When an entity is in BDH, it will have the benefit of a moratorium on certain enforcement actions for a defined period – initially up to one month with the potential for a further period of six months, subject to creditor approval. During this period, the entity may continue to trade, subject to the payment variation terms agreed with creditors.

During this period the directors will be able to (among other things):

  • further assess whether the entity can resume trading as normal;
  • propose a further formal compromise to creditors;
  • enter into administration; or
  • decide to liquidate the entity.

The changes to the obligations of the entity in BDH are temporary and if the entity will not be in a position to perform its obligations at the end of the BDH period, it will need to settle or renegotiate terms prior to the expiry of the period. Payments or dispositions of property made by an entity in BDH to third party creditors (but not related parties) are exempt from the voidable transactions regime in the Companies Act and Part 6 of the Property Law Act, subject to the transaction having been entered into in good faith by both parties and on arm’s length terms. The purpose of this exemption is to give comfort to anyone trading with the entity that a liquidator will not be able to unwind transactions made while an entity is in BDH and that have been specifically authorised under an arrangement with that entity’s creditors, if that entity is later placed into liquidation.
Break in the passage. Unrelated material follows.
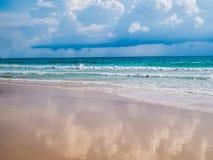Tropischer Feiertag Sand von Strand andaman Meer An Surin-Strand Phu stockbild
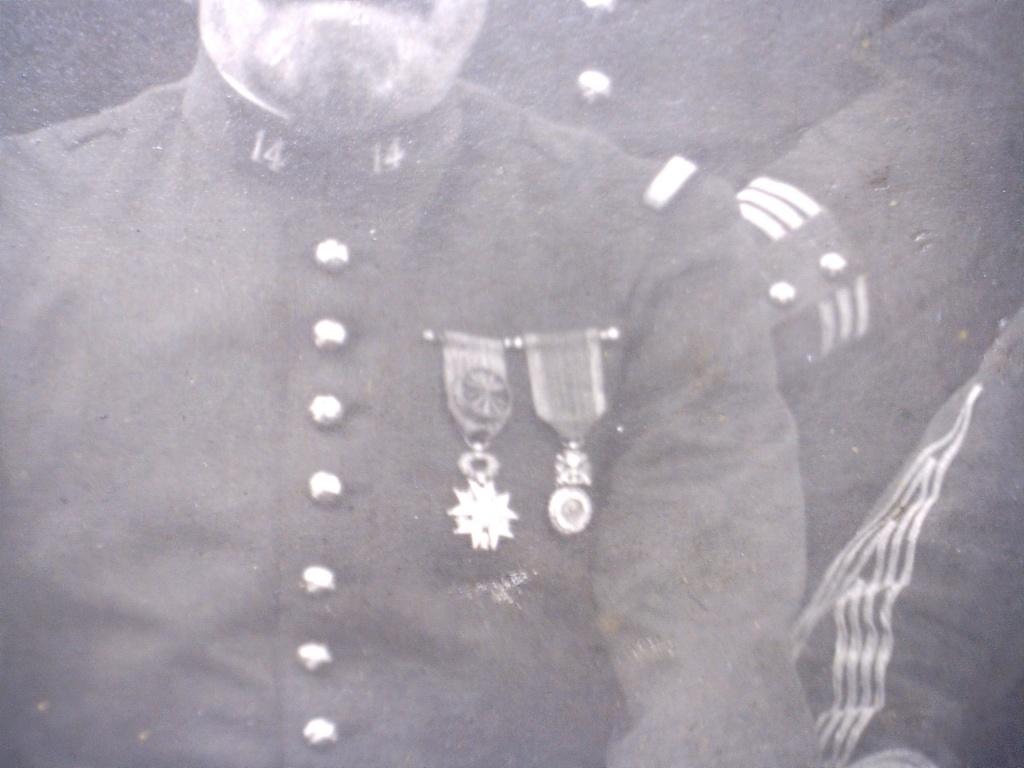 A identifier un groupe de militaires portant le numéro 14 20107132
If the creditors vote against any proposed BDH arrangement then they will be able to enforce debts as usual, and the existing options under the Companies Act will be available, e.g. creditor’s compromise, administration or liquidation

Impact of the safe harbour provisions and Business Debt Hibernation regime

While it is difficult to foresee whether these initiatives will prevent liquidations, there is a real risk that they are not the panacea desired by some. They may simply result in a delay in liquidations and a shift in the issues faced by directors of insolvent companies. Liquidators will likely look carefully at whether directors were entitled to take advantage of the “safe harbour” regime and in particular whether a reasonable director could not have formed a good faith view that the company will be able to pay its debts as they fall due within 18 months. If proceedings are issued in any number, we may see a further hardening of the D&O insurance market.

To protect themselves from claims, directors should keep accurate records of any decisions made relating to the “safe harbour” regime, including outlining the matters taken into account in reaching decisions.

The “safe harbour” and BDH regimes also raise interesting questions as to whether companies and their directors are obliged to disclose to their insurers that they are technically insolvent, particularly where they intend to take advantage of the safe harbour regime. If they do not make disclosure at renewal and the directors subsequently face a claim in liquidation, they may face an argument by their insurer that they failed to disclose a material fact that would have influenced a reasonable insurer in determining whether to underwrite the insurance cover or the terms of that cover.

These issues highlight that, while the safe harbour and BDH regimes were intended to assist directors and companies to deal with the present uncertain times, there remain uncertainties with respect to the consequences of insolvency issues for insurance cover. Directors should consider their companies’ insurance positions and their own D&O position in addition to their directors’ duties.